De Kanttekeningen
VALHEFT: ongunstige gegevens achtergehouden
Onlangs verschenen in The New England Journal of Medicine de resultaten van de Valsartan Heart Failure Trial (VALHEFT), waarin de toevoeging van valsartan aan bestaande therapie werd onderzocht bij patiënten met hartfalen. Geconcludeerd werd dat toevoeging van valsartan het gecombineerde eindpunt morbiditeit en mortaliteit significant verlaagde.
Kort geleden werd bekend dat de fabrikant van valsartan, die een belangrijke rol heeft gespeeld bij de uitvoering en de evaluatie van de studie, ongunstige uitkomsten wel heeft doorgegeven aan de FDA, maar niet heeft vermeld bij de publicatie. Het Arznei-Telegramm wist de hand te leggen op de aanvullende gegevens en kwam totgeheel andere conclusies.
Bij patiënten met hartfalen, die in meer dan 90% van de gevallen een ACE-remmer gebruikten en in 35% van de gevallen een ß-blokker, had additioneel gebruik van valsartan geen effect op de overall mortaliteit. Het aantal ziekenhuisopnamen vanwege hartfalen daalde, maar het totale aantal ziekenhuisopnamen bleef gelijk, waarschijnlijk vanwege meer opnames als gevolg van geneesmiddelgerelateerde bijwerkingen.
De mortaliteit bleek te stijgen (niet significant) in de groep patiënten die behandeld werd met ACE-remmers waaraan valsartan werd toegevoegd. De mortaliteit steeg significant bij patiënten die met ß-blokkers werden behandeld. Geconcludeerd kan worden dat een AT-II-blokker als valsartan gecontraïndiceerd is bij patiënten met hartfalen die reeds behandeld worden met een of twee standaardgeneesmiddelen bij hartfalen. Valsartan zou hooguit zinvol kunnen zijn bij patiënten die zowel ACE-remmers als ß-blokkers niet tolereren. Het gaat hierbij om hooguit 25 op de 10.000 patiënten. Bovendien moet nader onderzoek nog uitwijzen of valsartan in dit geval superieur is aan placebo.

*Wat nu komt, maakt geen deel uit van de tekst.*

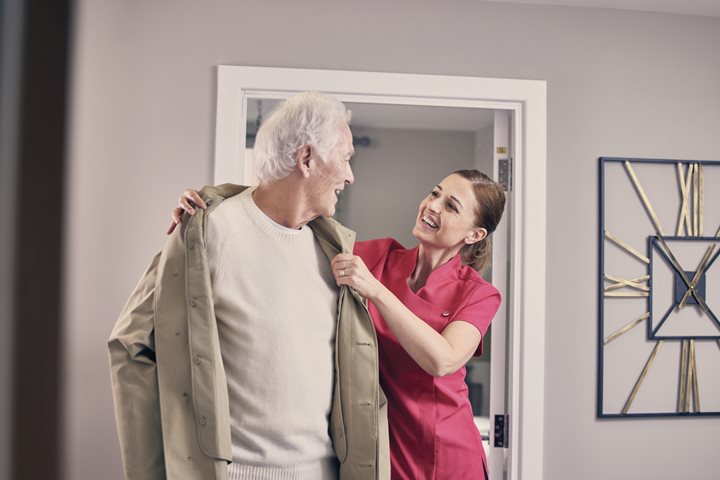 Carer helping an older man put on his coat in a retirement community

Onze conclusie is dat ondanks alle openheid die grote wetenschappelijke tijdschriften zoals bijvoorbeeld het The New England Journal of Medicine geven over relaties van auteurs met farmaceutische industrieën, het kennelijk nog steeds mogelijk is dat opdrachtgevers van onderzoeken knoeien met de gegevens. Uitkomsten van wetenschappelijk onderzoek dienen dus altijd met de nodige voorzichtigheid te worden geïnterpreteerd.

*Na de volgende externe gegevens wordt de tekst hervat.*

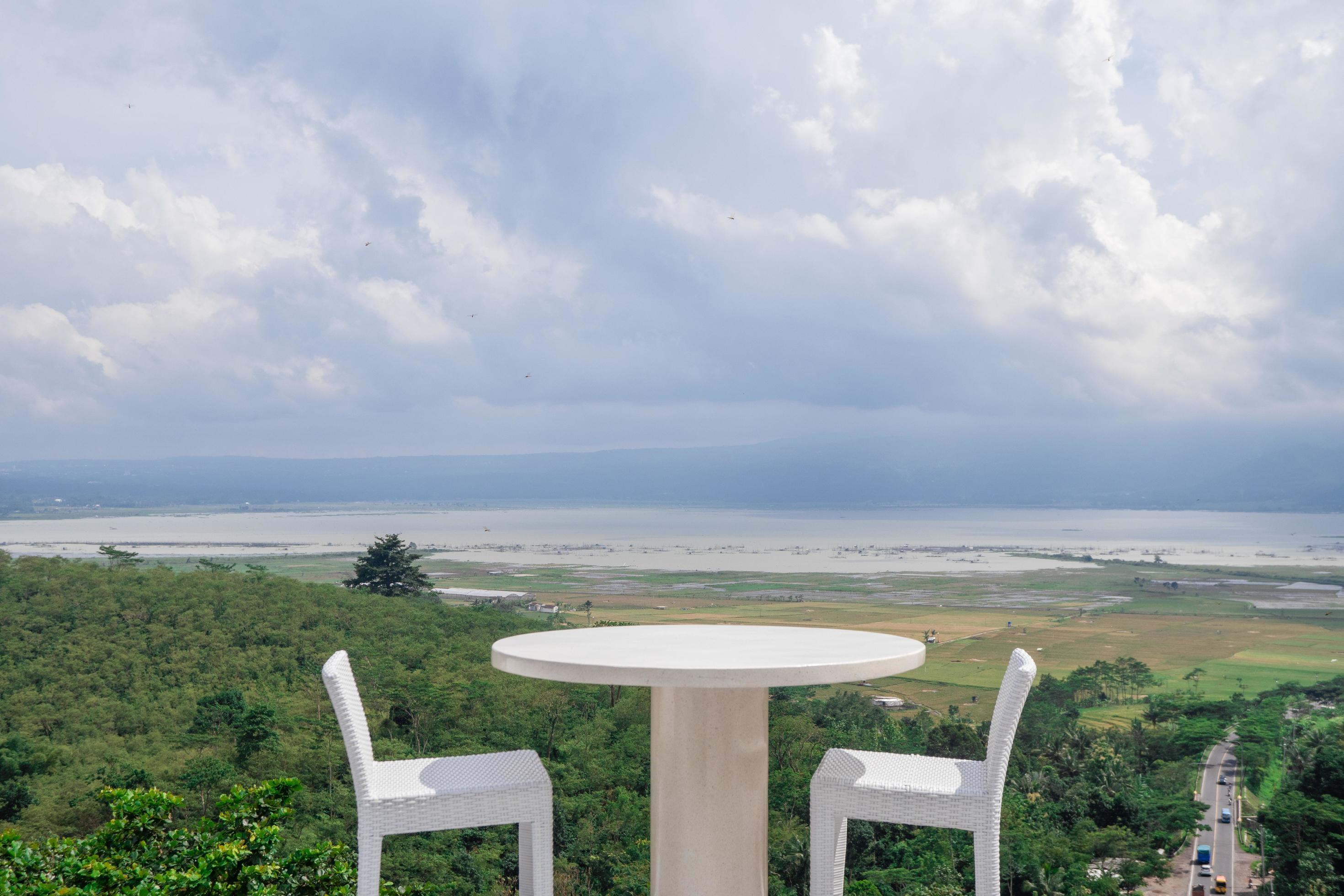 Empty white chair and table with beautiful background and cloudy sky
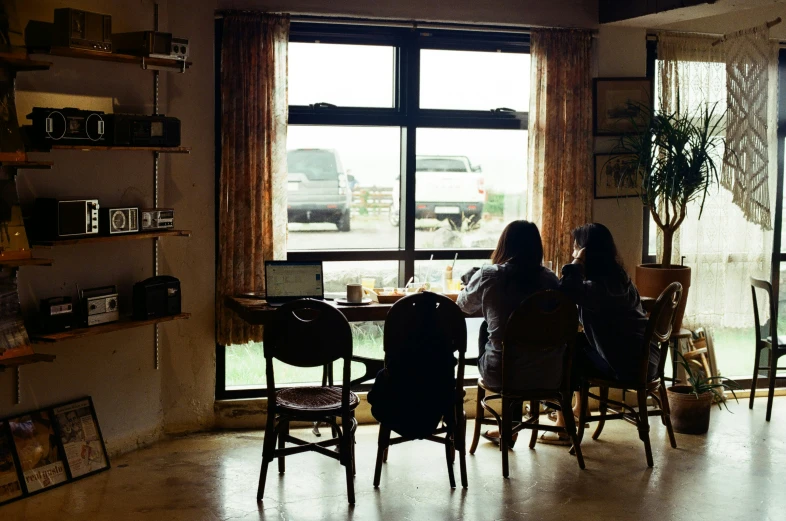 two women are seated at a table and looking outside the window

Bronnen: NEJM 2001;345:1667-1675. ISDB Newsletter July 2002;16:10.
Diovan® en quality of life
Eind mei ontvingen de apotheken in Nederland een mailing
van Novartis over valsartan met de vraag 'Wist u dat Diovan® in een
cross-over studie met 160 nieuw gediagnosticeerde
hypertensieve seksueel actieve mannen is vergeleken met carvediol?' Nee,
dat wist ik niet. Laat het duidelijk zijn dat ik altijd geïnteresseerd ben
in vergelijkende studies, maar graag met een overtuigende hypothese.

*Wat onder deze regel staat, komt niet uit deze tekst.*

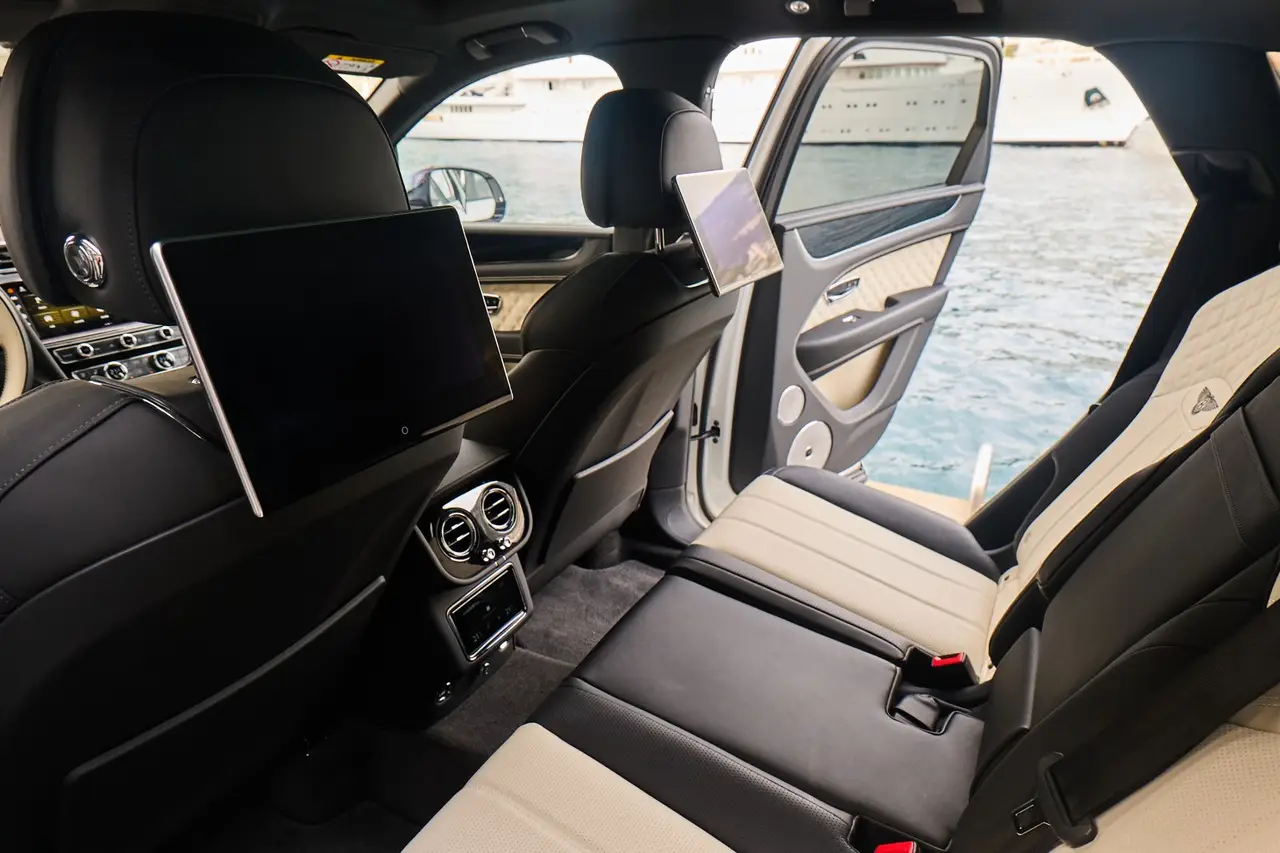 Bentley Bentayga V8-S 2024, interior — Milan Luxury Cars, Milan. The 2024 Bentley Bentayga V8-S pairs a 550 hp V8 with the full-size presence of Bentley's…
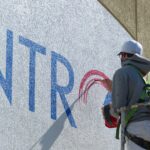 An employee from Two Dudes Painting brushes in the Tec Centro logo on the facade of the Tec Centro West building on Thursday, March 11, 2021. (Photo: Tim Stuhldreher)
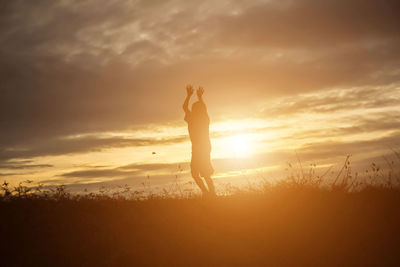 Silhouette woman standing on field against sky during sunset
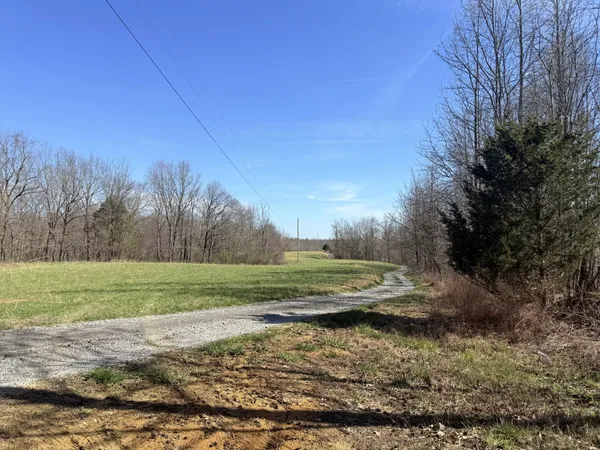 a kitchen with stainless steel appliances a stove a refrigerator and a dining table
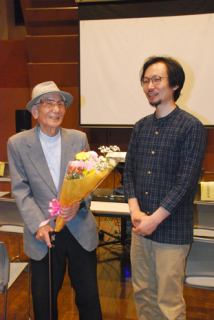 上映後に会場内で、来場者から贈られた花束を手に記念撮影した井山さん（左）と渡辺監督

Maar wie schetst mijn verbazing, in de Diovan®-groep neemt de
seksuele activiteit toe van achtmaal per maand naar tienmaal per maand en
pas bij staken van Diovan® neemt de seksuele activiteit weer af. Dat
is nog eens een verrassende uitkomst, mede omdat het lijkt dat effect nog
verder zou kunnen nemen als de studie langer geduurd zou hebben dan drie
maanden. Helaas wordt dit verder niet toegelicht.